■ PROBLEM ■
Pictures aside, write out every record exactly as it appears.

[RECORDS — start]

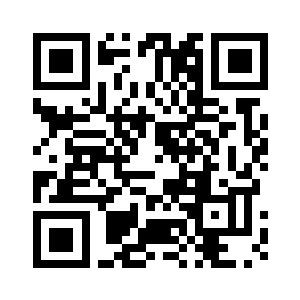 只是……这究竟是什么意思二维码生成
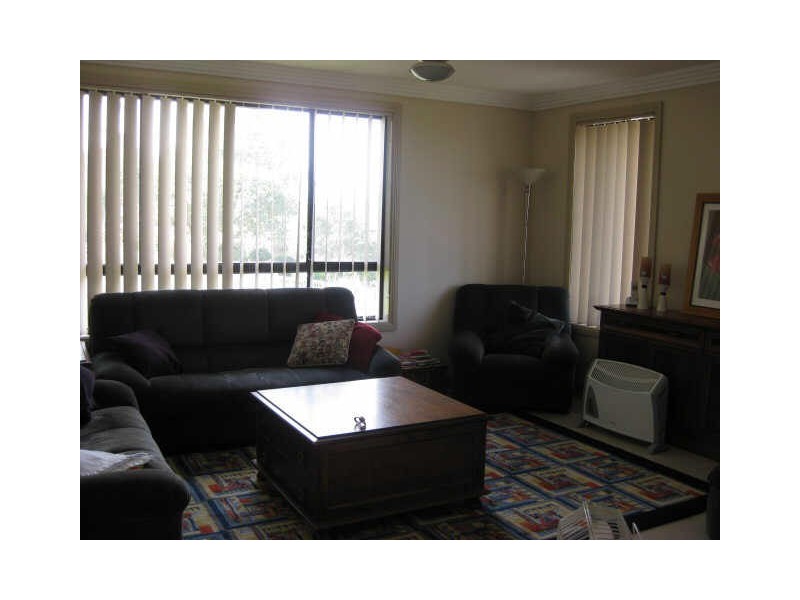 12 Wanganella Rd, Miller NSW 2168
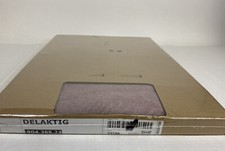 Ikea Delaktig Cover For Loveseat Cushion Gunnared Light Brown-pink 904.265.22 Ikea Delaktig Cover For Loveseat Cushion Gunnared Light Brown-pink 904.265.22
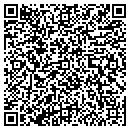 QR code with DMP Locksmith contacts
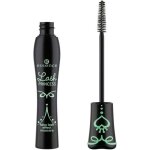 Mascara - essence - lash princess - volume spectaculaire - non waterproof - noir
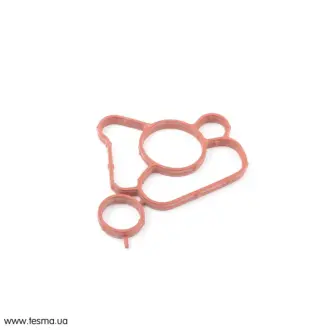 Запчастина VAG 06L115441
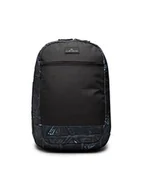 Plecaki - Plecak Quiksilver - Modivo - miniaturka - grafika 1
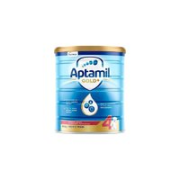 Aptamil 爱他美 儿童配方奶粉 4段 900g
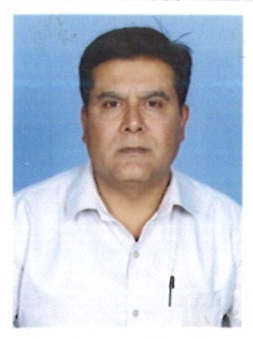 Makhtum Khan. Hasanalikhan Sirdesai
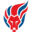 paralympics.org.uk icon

[RECORDS — finish]

■ RESULT OF THIS TASK ■
 只是……这究竟是什么意思二维码生成
 12 Wanganella Rd, Miller NSW 2168
 Ikea Delaktig Cover For Loveseat Cushion Gunnared Light Brown-pink 904.265.22 Ikea Delaktig Cover For Loveseat Cushion Gunnared Light Brown-pink 904.265.22
 QR code with DMP Locksmith contacts
 Mascara - essence - lash princess - volume spectaculaire - non waterproof - noir
 Запчастина VAG 06L115441
 Plecaki - Plecak Quiksilver - Modivo - miniaturka - grafika 1
 Aptamil 爱他美 儿童配方奶粉 4段 900g
 Makhtum Khan. Hasanalikhan Sirdesai
 paralympics.org.uk icon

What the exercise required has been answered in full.